Academic Output
The findings of the production were published as Rethinking the Psychology of Tyranny (2006), providing more detail on the findings of Zimbardo’s prison study. What Halsam and Reicher attempted to challenge was the effects of social theory in the initial experiment. Further, how did people conform to a group and who were the people conforming.
Confounding initial criticism, findings of the BBC study were reported in scientific papers that were published in leading peer-reviewed journals. These papers addressed the dynamics of tyranny, resistance, stress and leadership. Indeed, it is possible that the study has formed the basis for more academic papers than any other single field experiment in psychology.
These papers challenged the role-based analysis forwarded by Zimbardo and served to elaborate ideas associated with a social identity approach to social, clinical and organizational psychology. One of their central arguments is that individuals only move towards tyranny once they have come to identify with a group and its leadership (in a way that Zimbardo's briefing of his guards encouraged) and once an authoritarian agenda has come to define that group's identity and to be seen as a solution to its problems.

[Stored items]
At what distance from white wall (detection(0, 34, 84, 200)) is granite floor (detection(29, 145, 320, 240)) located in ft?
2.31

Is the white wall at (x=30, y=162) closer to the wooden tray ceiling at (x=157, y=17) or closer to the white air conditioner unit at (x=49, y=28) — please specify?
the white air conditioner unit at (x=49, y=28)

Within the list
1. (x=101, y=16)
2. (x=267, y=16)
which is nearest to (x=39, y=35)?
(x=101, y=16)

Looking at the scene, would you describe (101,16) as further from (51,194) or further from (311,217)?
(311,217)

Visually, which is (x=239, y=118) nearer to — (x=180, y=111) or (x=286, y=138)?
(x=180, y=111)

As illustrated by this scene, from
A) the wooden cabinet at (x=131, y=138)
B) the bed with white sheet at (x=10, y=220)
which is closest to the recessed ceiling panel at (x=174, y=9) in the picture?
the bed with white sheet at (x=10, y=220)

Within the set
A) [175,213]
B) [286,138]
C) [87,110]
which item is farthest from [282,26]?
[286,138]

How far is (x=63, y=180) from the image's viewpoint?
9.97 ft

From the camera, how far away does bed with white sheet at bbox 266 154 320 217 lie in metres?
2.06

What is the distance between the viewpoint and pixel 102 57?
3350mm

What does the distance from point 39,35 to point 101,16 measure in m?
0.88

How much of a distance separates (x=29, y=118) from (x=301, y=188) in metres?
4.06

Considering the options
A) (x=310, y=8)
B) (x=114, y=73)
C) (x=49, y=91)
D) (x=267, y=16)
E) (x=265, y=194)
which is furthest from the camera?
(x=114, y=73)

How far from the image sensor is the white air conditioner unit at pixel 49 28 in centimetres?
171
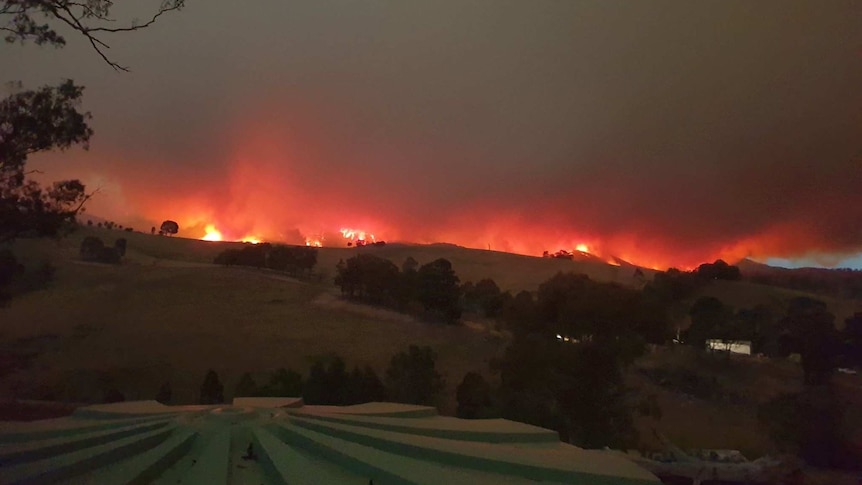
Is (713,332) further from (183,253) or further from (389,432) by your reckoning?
(183,253)

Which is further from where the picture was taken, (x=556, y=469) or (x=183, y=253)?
(x=183, y=253)

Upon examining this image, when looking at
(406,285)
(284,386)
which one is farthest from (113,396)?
(406,285)

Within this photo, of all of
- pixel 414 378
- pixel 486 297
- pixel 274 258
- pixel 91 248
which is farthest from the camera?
pixel 274 258

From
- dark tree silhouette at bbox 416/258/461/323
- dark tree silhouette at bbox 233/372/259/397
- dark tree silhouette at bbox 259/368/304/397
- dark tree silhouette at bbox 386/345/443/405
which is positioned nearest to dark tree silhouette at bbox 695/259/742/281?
dark tree silhouette at bbox 416/258/461/323

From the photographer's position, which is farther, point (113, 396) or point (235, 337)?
point (235, 337)

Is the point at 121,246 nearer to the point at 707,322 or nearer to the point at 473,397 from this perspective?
the point at 473,397

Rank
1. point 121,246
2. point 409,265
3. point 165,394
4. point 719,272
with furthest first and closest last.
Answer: point 121,246 < point 409,265 < point 719,272 < point 165,394

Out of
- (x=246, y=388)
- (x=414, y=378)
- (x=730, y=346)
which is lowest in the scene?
(x=246, y=388)

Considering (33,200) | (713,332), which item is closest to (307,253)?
(33,200)
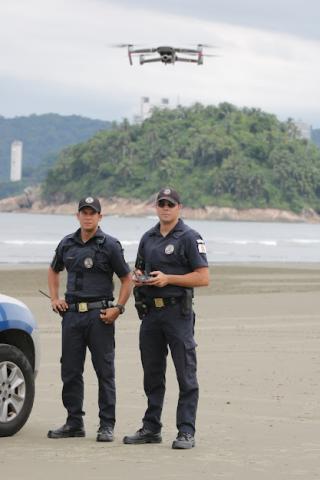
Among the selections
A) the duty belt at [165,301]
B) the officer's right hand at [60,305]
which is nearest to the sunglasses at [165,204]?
the duty belt at [165,301]

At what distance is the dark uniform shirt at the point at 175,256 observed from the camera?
8180 mm

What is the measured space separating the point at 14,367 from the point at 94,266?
33.9 inches

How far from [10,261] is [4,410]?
40.6 m

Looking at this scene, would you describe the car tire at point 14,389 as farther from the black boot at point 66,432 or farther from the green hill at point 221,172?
the green hill at point 221,172

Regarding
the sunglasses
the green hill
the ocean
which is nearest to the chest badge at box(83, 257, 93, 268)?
the sunglasses

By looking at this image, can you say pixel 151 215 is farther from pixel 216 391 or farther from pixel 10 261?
pixel 216 391

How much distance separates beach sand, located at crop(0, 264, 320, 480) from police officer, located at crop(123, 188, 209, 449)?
34 centimetres

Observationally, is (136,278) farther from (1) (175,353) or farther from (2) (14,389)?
(2) (14,389)

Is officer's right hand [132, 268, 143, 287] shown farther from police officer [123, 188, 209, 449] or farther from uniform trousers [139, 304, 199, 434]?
uniform trousers [139, 304, 199, 434]

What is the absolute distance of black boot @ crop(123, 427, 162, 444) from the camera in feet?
27.4

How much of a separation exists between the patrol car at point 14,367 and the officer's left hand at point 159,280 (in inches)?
40.6

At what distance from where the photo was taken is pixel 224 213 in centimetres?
18600

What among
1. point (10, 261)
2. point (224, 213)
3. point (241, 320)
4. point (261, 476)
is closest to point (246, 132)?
point (224, 213)

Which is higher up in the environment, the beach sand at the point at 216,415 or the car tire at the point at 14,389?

▶ [QUESTIONS TO ANSWER]:
(a) According to the passage on the BBC prison study, under what title were the findings of the production published?
(b) Pick up the passage on the BBC prison study from its final sentence and continue it.

▶ [OUTPUTS BY TASK]:
(a) Rethinking the Psychology of Tyranny (2006)

(b)
Reflecting its contribution to ongoing debate in this area, in 2007 the BBC Prison study was included in the OCR examination board's Psychology A-level syllabus.
Halsam and Reicher were also able to produce several questions to apply for future studies. The first was whether or not the participants were affected by the camera crew that constantly watched them. Also, the simulation of a prison may not have provided a real enough account of the inequalities others face in the real world when experiencing social theory. Participants were fully aware that they could quit at any moment, a luxury that many people do not have in reality.